Last week, on April 25th, we marked the 30th birthday of the Hubble telescope. Thirty years ago, the Hubble telescope began its mission to observe, photograph and document the universe- what it is, how long it has existed, what it can show us about ourselves. The BBC published an excellent piece on its website where it explained:

It’s a bit of a cliche, but Hubble has truly been a “discovery machine”.

Before the telescope launched in 1990, astronomers didn’t know whether the Universe was 10 billion years old or 20 billion years old.

Hubble’s survey of pulsating stars narrowed the uncertainty, and we now know the age extremely well, at 13.8 billion.
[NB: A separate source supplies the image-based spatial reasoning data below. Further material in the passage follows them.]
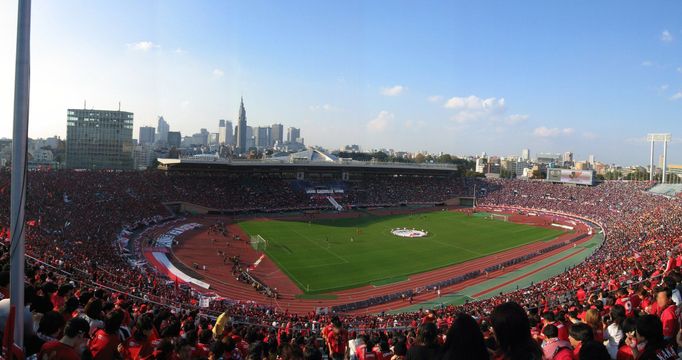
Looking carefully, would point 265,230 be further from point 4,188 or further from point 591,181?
point 591,181

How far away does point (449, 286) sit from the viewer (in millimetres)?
31328

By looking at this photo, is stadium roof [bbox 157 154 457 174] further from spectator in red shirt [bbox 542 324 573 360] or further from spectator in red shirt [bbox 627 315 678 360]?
spectator in red shirt [bbox 627 315 678 360]

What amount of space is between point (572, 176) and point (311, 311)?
2696 inches

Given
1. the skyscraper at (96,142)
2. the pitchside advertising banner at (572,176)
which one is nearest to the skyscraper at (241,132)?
the skyscraper at (96,142)

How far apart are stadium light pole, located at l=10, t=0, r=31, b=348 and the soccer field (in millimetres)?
24954

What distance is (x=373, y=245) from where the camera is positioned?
43.1 m

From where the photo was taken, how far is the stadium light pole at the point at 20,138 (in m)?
5.44

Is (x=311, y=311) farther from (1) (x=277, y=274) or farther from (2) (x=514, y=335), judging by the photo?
(2) (x=514, y=335)

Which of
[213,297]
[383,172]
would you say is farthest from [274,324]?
[383,172]

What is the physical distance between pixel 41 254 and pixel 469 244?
1462 inches

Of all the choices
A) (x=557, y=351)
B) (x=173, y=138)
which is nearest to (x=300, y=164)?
(x=557, y=351)

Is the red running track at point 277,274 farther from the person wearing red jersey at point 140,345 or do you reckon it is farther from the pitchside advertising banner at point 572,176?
the pitchside advertising banner at point 572,176

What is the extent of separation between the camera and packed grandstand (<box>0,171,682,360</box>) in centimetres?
496

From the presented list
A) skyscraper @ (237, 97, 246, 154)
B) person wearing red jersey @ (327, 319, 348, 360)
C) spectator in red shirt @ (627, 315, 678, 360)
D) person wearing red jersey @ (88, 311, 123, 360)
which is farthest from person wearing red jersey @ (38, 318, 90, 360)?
skyscraper @ (237, 97, 246, 154)
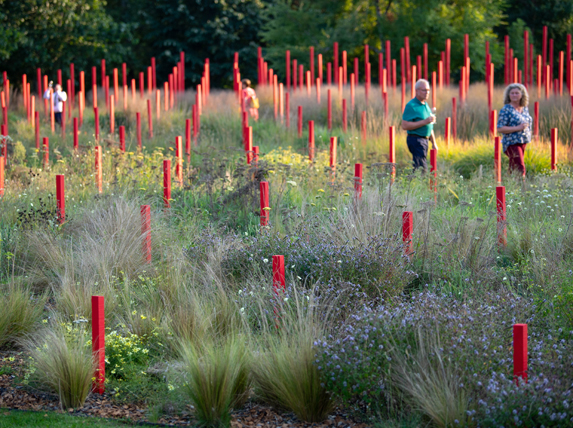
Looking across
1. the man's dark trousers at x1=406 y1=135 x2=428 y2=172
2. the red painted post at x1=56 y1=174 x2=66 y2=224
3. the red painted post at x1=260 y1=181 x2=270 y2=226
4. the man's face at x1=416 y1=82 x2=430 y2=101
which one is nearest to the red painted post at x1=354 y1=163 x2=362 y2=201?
the red painted post at x1=260 y1=181 x2=270 y2=226

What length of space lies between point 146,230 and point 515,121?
4.78 m

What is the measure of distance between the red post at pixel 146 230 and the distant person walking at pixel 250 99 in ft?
30.0

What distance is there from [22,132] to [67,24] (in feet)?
36.2

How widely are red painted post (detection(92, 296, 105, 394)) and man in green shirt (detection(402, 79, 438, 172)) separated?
18.2 feet

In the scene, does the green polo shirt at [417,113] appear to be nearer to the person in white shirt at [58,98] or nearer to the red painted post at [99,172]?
the red painted post at [99,172]

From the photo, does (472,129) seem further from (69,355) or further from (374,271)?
(69,355)

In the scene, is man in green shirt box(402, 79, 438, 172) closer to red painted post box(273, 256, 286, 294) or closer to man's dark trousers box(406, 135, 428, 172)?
man's dark trousers box(406, 135, 428, 172)

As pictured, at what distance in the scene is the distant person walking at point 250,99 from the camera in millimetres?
15117

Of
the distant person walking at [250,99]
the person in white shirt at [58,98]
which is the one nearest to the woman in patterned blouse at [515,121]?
the distant person walking at [250,99]

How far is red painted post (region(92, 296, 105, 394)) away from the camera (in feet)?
13.4

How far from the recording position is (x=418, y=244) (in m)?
5.74

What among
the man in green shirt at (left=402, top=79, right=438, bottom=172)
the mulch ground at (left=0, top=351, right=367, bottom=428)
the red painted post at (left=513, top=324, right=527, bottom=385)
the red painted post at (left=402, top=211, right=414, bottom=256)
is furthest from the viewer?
the man in green shirt at (left=402, top=79, right=438, bottom=172)

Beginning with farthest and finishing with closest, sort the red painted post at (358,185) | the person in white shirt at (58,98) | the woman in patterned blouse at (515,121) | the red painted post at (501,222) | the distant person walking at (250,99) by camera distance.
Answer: the person in white shirt at (58,98), the distant person walking at (250,99), the woman in patterned blouse at (515,121), the red painted post at (358,185), the red painted post at (501,222)

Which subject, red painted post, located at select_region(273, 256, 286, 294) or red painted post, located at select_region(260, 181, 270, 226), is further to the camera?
red painted post, located at select_region(260, 181, 270, 226)
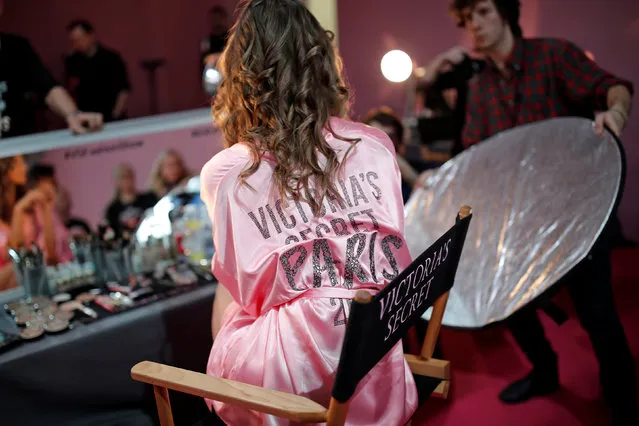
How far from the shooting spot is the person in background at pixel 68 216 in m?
2.72

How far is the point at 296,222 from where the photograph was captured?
5.21 feet

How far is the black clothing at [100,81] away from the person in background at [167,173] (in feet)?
10.5

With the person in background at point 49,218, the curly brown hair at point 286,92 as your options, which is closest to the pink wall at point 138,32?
the person in background at point 49,218

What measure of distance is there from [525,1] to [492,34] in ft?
3.69

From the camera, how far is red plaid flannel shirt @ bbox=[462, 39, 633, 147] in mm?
2576

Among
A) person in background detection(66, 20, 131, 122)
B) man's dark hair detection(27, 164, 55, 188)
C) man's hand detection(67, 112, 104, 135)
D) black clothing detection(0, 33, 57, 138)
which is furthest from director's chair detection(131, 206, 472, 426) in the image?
person in background detection(66, 20, 131, 122)

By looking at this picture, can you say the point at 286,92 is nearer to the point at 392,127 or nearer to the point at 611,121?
the point at 611,121

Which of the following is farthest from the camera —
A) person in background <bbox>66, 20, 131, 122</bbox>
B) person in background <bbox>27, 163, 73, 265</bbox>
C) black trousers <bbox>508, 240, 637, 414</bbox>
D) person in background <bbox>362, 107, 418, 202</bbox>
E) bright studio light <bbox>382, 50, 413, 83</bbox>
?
person in background <bbox>66, 20, 131, 122</bbox>

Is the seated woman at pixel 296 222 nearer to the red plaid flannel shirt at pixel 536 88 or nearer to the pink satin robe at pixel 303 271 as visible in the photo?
the pink satin robe at pixel 303 271

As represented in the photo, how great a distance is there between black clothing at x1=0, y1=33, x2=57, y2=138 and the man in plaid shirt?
6.02 feet

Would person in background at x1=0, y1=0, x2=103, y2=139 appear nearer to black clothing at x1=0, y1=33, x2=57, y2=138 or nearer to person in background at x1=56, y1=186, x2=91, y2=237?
black clothing at x1=0, y1=33, x2=57, y2=138

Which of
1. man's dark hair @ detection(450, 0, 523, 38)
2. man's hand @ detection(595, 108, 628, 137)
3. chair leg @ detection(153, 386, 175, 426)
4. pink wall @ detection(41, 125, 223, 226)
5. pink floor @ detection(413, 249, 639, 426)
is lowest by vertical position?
pink floor @ detection(413, 249, 639, 426)

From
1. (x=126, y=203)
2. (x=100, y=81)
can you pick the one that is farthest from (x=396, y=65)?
(x=100, y=81)

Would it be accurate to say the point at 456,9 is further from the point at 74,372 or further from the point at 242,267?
the point at 74,372
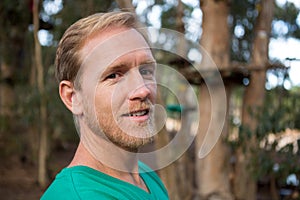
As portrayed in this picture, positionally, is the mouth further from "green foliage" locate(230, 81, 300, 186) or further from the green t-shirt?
"green foliage" locate(230, 81, 300, 186)

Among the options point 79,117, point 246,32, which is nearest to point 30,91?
point 246,32

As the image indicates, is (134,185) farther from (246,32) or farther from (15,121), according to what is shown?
(15,121)

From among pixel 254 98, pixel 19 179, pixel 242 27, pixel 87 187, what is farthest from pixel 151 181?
pixel 19 179

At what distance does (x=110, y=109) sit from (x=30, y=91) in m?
7.89

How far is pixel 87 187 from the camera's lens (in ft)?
3.27

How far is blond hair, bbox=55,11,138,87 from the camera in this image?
1.06 metres

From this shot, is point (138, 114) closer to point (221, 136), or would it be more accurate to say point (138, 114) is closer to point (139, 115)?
point (139, 115)

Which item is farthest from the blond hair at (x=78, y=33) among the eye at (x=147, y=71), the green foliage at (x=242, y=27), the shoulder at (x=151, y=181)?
the green foliage at (x=242, y=27)

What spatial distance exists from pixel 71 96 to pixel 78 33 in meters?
0.16

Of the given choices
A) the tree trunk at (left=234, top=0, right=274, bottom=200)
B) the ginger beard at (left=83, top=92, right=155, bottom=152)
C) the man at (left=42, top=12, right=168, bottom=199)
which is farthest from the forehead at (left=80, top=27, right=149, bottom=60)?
the tree trunk at (left=234, top=0, right=274, bottom=200)

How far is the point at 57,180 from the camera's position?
104 centimetres

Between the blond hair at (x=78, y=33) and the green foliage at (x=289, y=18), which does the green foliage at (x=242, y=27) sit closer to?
the green foliage at (x=289, y=18)

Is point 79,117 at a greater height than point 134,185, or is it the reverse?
point 79,117

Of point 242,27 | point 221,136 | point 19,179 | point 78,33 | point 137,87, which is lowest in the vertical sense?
point 19,179
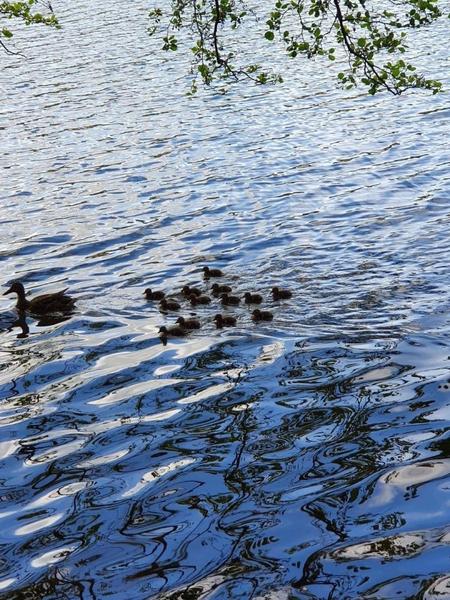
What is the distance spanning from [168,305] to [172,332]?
1.26 metres

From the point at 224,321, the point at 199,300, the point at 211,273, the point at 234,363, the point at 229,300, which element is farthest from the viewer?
the point at 211,273

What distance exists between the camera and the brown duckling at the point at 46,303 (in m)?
13.5

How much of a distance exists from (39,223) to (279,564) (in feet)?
40.3

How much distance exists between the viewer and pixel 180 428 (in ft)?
30.9

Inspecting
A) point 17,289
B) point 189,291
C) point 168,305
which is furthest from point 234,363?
point 17,289

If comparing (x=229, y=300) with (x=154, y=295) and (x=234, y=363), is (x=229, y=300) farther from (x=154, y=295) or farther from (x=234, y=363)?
(x=234, y=363)

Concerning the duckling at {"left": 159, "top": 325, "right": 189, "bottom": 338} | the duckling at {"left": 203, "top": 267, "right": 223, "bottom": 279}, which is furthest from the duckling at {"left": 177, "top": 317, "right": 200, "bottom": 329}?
the duckling at {"left": 203, "top": 267, "right": 223, "bottom": 279}

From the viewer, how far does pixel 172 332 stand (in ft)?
40.3

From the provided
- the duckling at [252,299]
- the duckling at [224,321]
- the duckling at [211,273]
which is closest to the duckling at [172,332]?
the duckling at [224,321]

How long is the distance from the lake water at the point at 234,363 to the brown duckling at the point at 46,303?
0.36m

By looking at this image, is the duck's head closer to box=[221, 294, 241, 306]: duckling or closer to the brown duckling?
the brown duckling

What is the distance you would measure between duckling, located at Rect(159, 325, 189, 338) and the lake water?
8.2 inches

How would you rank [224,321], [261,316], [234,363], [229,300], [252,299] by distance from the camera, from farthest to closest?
[229,300] < [252,299] < [224,321] < [261,316] < [234,363]

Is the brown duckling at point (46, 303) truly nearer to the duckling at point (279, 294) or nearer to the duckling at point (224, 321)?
Answer: the duckling at point (224, 321)
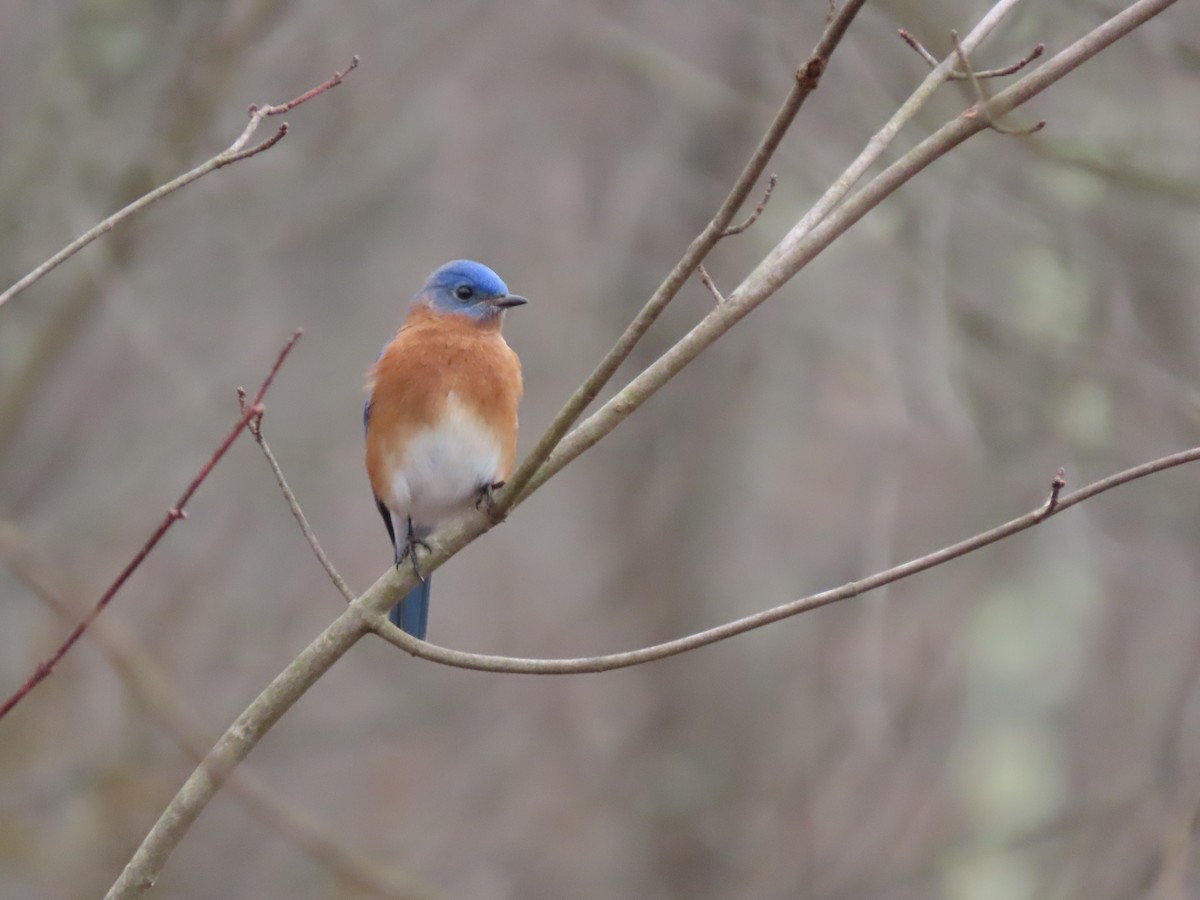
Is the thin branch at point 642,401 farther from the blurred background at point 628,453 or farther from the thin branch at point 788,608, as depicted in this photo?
the blurred background at point 628,453

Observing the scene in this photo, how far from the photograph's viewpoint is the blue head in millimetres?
5504

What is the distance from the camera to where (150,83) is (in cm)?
661

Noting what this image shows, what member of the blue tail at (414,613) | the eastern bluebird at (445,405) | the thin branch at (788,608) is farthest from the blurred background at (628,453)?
the thin branch at (788,608)

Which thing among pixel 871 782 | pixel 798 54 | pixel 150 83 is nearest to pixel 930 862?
pixel 871 782

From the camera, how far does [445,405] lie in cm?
531

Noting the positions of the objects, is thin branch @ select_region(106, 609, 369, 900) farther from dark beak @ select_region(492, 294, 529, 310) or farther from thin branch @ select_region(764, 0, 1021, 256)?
dark beak @ select_region(492, 294, 529, 310)

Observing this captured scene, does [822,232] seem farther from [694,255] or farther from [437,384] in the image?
[437,384]

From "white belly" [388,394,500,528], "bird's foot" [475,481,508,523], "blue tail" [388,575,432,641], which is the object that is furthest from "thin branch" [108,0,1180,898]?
"blue tail" [388,575,432,641]

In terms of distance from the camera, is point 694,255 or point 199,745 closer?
point 694,255

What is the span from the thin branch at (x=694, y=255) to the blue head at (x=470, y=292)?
2285mm

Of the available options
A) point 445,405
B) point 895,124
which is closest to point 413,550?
point 445,405

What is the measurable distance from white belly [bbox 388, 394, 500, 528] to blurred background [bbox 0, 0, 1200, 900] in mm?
1258

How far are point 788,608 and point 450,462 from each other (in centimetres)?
247

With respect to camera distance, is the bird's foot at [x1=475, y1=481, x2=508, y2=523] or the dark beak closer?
the bird's foot at [x1=475, y1=481, x2=508, y2=523]
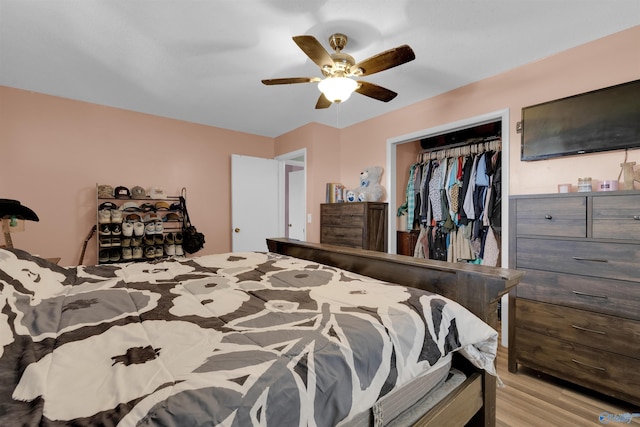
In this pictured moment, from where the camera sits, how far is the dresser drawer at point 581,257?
1.57m

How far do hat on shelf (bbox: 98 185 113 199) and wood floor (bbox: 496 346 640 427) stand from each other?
148 inches

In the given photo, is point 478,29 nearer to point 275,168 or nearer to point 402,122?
point 402,122

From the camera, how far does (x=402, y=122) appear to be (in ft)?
10.3

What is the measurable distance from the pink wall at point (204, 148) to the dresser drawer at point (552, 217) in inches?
16.9

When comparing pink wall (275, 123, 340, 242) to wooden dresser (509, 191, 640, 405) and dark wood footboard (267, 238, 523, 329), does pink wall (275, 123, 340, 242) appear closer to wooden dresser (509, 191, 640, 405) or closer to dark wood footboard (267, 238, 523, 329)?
dark wood footboard (267, 238, 523, 329)

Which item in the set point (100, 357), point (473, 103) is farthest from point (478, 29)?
point (100, 357)

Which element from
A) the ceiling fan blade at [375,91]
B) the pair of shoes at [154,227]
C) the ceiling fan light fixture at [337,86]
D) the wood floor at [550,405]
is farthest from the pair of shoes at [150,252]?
the wood floor at [550,405]

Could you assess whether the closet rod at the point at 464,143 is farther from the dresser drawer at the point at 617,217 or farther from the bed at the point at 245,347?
the bed at the point at 245,347

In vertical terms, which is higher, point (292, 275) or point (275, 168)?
point (275, 168)

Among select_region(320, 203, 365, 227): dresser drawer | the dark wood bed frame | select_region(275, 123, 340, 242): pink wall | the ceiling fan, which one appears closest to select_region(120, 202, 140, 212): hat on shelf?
select_region(275, 123, 340, 242): pink wall

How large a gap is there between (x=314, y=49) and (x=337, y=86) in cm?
27

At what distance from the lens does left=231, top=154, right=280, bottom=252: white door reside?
3.89 metres

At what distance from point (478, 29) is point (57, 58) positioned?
306 cm

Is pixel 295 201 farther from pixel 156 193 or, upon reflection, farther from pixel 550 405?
pixel 550 405
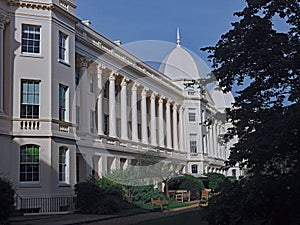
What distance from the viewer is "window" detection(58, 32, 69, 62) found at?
94.1 feet

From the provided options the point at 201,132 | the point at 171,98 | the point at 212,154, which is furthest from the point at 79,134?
the point at 212,154

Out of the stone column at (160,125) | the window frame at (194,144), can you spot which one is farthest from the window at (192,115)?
the stone column at (160,125)

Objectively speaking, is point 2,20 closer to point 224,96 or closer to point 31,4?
point 31,4

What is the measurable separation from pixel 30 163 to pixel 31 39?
712 centimetres

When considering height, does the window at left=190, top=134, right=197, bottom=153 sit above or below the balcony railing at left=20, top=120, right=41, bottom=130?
above

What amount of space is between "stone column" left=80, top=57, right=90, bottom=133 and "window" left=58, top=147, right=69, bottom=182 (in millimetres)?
4613

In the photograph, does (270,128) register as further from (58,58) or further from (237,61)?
(58,58)

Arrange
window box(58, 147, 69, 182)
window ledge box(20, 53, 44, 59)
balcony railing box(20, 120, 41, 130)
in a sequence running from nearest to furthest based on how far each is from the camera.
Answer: balcony railing box(20, 120, 41, 130), window ledge box(20, 53, 44, 59), window box(58, 147, 69, 182)

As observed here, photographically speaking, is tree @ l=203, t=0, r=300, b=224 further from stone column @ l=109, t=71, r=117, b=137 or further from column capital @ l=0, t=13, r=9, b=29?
stone column @ l=109, t=71, r=117, b=137

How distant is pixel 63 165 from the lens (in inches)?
1101

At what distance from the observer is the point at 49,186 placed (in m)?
26.1

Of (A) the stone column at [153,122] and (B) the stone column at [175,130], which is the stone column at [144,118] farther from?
(B) the stone column at [175,130]

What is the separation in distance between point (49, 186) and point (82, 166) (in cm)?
678

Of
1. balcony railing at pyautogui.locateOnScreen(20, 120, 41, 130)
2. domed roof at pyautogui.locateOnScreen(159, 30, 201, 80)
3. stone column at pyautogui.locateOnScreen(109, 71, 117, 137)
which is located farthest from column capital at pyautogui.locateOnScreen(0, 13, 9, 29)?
domed roof at pyautogui.locateOnScreen(159, 30, 201, 80)
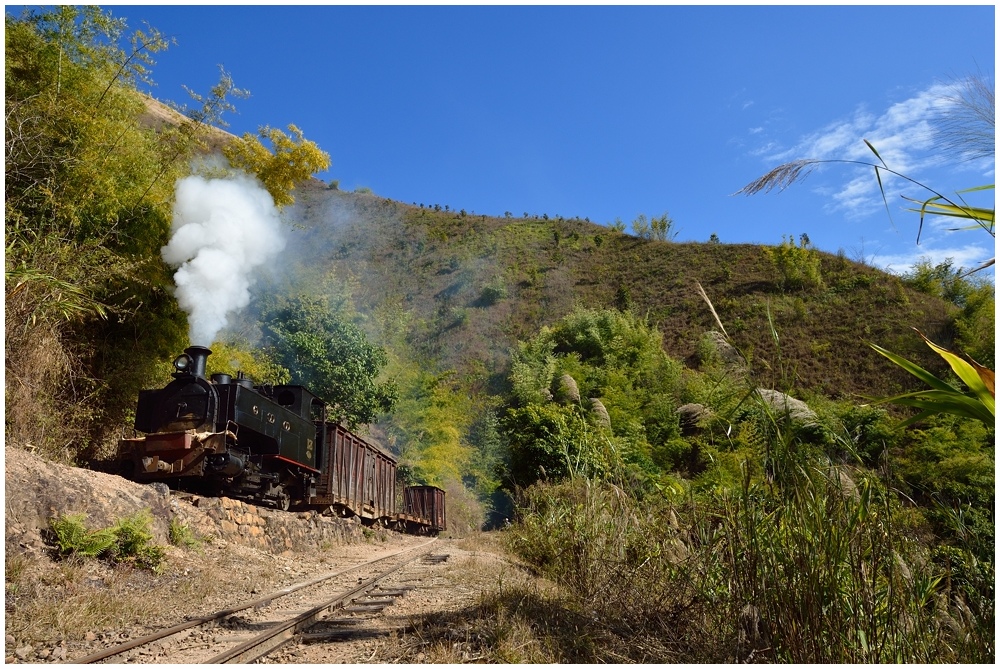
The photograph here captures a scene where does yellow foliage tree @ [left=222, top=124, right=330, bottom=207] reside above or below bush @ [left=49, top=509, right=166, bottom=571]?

The observatory played a central role in revealing the accelerating expansion of the cosmos – a Nobel Prize-winning breakthrough – and it provided the definitive evidence for the existence of super-massive black holes at the centre of galaxies.

And then there was this magnificent photo:

A star-forming region 163,000 light-years away
courtesy of NASA/ESA

At a time when we are so hyper-focused on minutiae, this image seems all the more remarkable. As we sit inside billions of shelters around our planet, first and foremost in our collective minds right now is the power of the smallest of microbes, a germ, a virus. This tiny, invisible speck has ground our planet to a halt and has, in some ways, narrowed our vision down to as small as it can be. And yet, the images provided over thirty years by the Hubble telescope continue to show us how much greater the universe is not only than our planet, but than each of us and now, the virus that threatens us. There have been times over the past few months when I felt as if I had been trapped in a bad science fiction movie. But the Hubble shows us a reality that is even more mind-expanding than our imaginations could have created. For human beings, thirty years is a big birthday. Back in the day, it was the not-so-arbitrary line after which adulthood made you no longer trustworthy. Yet it seems to me that this big birthday for our planet’s discovery machine couldn’t be important or come at a better time. It can give us a perspective which so many of us have lost, and so sorely need, if only we look up.